-- begin Text passage --
In the 2024 campaign, American economic elites spent a record $1.8 billion to influence the outcome of the election. “This surge in donations,” according to Illuminum Briefings, “reflects the growing wealth gap and the concentration of political influence in the hands of the ultra-wealthy.” 14 It was symbolized at Trump’s second Inauguration by the prominent presence of a phalanx of billionaires on the dais, 15 and by the walloping great financial support he received from business groups. This was most visible in the support of the billionaire CEO of TESLA, Elon Musk, who contributed over $280 million to Trump’s 2024 campaign and was made head of what he called the Department of Government Efficiency (DOGE). This so-called “department” either fired or put thousands of civil servants on administrative leave. It also liquidated the government’s major conduit for foreign aid to poor countries, the USAID. 16
The DOGE experiment was devastating for the administrative state. As a Washington Post article summarized at the end the first year of Trump’s second administration, Nearly 300,000 employees were forced out of the federal workforce. The Trump administration also froze or shut off billions of dollars in scientific research, gutted or eliminated offices and programs dedicated to civil rights and diversity, rewrote the federal hiring system to reward loyalty to the president, and shrank Social Security while installing Immigration and Customs Enforcement agents in hundreds of new offices across the country.
-- end Text passage --
-- begin Records for the exercise --
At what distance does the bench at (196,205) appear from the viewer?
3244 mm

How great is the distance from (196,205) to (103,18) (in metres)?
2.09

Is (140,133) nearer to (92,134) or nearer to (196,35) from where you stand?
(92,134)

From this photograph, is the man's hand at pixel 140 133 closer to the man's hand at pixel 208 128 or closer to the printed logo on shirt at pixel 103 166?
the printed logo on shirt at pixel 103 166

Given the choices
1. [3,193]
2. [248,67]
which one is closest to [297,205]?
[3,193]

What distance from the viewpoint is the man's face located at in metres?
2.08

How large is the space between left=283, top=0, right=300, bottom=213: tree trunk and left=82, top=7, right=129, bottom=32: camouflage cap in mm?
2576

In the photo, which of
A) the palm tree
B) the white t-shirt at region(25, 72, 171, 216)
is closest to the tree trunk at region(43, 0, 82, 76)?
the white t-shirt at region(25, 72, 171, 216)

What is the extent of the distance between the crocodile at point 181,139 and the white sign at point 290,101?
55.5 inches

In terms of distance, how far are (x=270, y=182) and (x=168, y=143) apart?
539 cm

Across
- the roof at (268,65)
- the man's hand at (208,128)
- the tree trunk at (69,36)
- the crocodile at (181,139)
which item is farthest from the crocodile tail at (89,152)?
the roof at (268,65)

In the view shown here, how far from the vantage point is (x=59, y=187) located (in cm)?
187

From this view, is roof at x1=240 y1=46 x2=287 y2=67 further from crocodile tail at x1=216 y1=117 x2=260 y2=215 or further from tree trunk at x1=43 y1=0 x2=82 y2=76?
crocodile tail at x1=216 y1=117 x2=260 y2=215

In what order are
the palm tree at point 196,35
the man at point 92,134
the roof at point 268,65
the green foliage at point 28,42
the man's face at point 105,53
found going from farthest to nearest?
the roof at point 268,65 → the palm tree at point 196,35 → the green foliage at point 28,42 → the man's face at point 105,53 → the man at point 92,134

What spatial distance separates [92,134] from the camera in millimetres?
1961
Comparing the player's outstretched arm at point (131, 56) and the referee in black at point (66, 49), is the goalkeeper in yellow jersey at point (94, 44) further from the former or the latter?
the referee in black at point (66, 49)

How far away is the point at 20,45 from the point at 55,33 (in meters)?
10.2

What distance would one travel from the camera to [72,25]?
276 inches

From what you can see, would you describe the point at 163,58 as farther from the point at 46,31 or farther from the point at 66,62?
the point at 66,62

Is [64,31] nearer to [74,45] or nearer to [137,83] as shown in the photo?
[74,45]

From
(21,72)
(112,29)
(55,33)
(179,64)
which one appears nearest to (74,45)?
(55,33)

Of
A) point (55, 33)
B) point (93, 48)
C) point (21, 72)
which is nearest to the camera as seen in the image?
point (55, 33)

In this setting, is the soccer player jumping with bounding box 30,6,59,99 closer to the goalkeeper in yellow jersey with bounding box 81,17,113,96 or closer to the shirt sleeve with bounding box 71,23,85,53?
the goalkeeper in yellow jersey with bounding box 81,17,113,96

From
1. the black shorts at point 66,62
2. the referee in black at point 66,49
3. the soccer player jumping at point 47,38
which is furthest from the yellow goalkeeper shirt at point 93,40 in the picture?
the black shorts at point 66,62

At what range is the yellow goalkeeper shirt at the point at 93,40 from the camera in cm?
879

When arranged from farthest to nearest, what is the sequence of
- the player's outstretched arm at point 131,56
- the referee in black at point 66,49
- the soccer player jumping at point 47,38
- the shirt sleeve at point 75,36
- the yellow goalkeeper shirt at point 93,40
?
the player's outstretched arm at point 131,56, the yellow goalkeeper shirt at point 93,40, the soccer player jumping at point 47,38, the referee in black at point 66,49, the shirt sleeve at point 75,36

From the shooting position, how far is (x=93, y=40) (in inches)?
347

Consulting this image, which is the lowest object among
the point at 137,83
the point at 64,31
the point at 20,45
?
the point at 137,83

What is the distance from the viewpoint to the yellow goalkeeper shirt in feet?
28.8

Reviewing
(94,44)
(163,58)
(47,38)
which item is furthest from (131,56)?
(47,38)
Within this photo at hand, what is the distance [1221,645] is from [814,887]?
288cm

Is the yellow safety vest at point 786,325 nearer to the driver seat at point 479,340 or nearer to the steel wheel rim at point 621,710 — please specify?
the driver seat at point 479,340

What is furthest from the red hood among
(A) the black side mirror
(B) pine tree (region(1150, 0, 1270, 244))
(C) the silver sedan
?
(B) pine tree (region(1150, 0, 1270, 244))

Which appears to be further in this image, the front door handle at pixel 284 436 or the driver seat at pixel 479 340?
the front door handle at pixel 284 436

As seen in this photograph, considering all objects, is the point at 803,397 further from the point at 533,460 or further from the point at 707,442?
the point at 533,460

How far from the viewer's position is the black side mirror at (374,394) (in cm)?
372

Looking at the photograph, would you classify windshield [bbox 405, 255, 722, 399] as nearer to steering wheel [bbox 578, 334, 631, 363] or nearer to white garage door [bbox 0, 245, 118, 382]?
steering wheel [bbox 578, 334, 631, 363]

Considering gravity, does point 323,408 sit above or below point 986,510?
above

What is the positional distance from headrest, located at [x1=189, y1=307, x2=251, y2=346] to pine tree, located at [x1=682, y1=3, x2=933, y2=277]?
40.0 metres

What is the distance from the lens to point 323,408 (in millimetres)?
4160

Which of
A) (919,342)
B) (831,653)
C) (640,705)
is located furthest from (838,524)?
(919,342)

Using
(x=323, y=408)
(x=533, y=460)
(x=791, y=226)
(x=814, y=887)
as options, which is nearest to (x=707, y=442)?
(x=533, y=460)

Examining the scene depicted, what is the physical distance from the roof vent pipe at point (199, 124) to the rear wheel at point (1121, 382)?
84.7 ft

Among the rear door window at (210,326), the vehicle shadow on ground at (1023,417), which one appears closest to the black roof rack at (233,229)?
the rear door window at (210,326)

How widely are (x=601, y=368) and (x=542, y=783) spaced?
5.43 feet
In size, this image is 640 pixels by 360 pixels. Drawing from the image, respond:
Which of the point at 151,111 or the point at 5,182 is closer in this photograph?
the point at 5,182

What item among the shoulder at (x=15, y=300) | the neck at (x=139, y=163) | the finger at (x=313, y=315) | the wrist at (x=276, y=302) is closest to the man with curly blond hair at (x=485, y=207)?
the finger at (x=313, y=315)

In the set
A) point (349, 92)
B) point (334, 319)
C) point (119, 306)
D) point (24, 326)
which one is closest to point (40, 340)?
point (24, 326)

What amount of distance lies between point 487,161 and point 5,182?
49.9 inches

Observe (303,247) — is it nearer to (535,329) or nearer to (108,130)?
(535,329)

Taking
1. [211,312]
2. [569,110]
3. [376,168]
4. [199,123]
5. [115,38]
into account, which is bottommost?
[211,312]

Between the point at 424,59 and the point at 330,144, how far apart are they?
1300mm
-- end Records for the exercise --
_Tasks for this exercise:_
1. Answer these questions about the passage on the 2024 campaign and the Department of Government Efficiency, one per line:
(a) How much did American economic elites spend to influence the outcome of the 2024 election?
(b) How much did Elon Musk contribute to Trump's 2024 campaign?
(c) According to the Washington Post article, how many employees were forced out of the federal workforce?
2. Format everything in the records from the line containing "As seen in this" down to the line containing "49.9 inches" as a JSON list of strings, one string per line, with blank lines left out.

_The answers:_
1.
(a) A record $1.8 billion.
(b) Over $280 million.
(c) Nearly 300,000.

2.
[
  "As seen in this photograph, considering all objects, is the point at 803,397 further from the point at 533,460 or further from the point at 707,442?",
  "the point at 533,460",
  "How far from the viewer's position is the black side mirror at (374,394) (in cm)?",
  "372",
  "Looking at the photograph, would you classify windshield [bbox 405, 255, 722, 399] as nearer to steering wheel [bbox 578, 334, 631, 363] or nearer to white garage door [bbox 0, 245, 118, 382]?",
  "steering wheel [bbox 578, 334, 631, 363]",
  "Considering gravity, does point 323,408 sit above or below point 986,510?",
  "above",
  "What is the positional distance from headrest, located at [x1=189, y1=307, x2=251, y2=346] to pine tree, located at [x1=682, y1=3, x2=933, y2=277]?",
  "40.0 metres",
  "What is the distance from the lens to point 323,408 (in millimetres)?",
  "4160",
  "Which of",
  "A) (919,342)",
  "B) (831,653)",
  "C) (640,705)",
  "is located furthest from (838,524)?",
  "(919,342)",
  "Using",
  "(x=323, y=408)",
  "(x=533, y=460)",
  "(x=791, y=226)",
  "(x=814, y=887)",
  "as options, which is nearest to (x=707, y=442)?",
  "(x=533, y=460)",
  "Examining the scene depicted, what is the physical distance from the roof vent pipe at point (199, 124) to the rear wheel at point (1121, 382)?",
  "84.7 ft",
  "Among the rear door window at (210,326), the vehicle shadow on ground at (1023,417), which one appears closest to the black roof rack at (233,229)?",
  "the rear door window at (210,326)",
  "How widely are (x=601, y=368) and (x=542, y=783) spaced?",
  "5.43 feet",
  "In size, this image is 640 pixels by 360 pixels. Drawing from the image, respond:",
  "Which of the point at 151,111 or the point at 5,182 is closer in this photograph?",
  "the point at 5,182",
  "What item among the shoulder at (x=15, y=300) | the neck at (x=139, y=163) | the finger at (x=313, y=315) | the wrist at (x=276, y=302) is closest to the man with curly blond hair at (x=485, y=207)?",
  "the finger at (x=313, y=315)",
  "In the set",
  "A) point (349, 92)",
  "B) point (334, 319)",
  "C) point (119, 306)",
  "D) point (24, 326)",
  "which one is closest to point (40, 340)?",
  "point (24, 326)",
  "What amount of distance lies between point 487,161 and point 5,182?",
  "49.9 inches"
]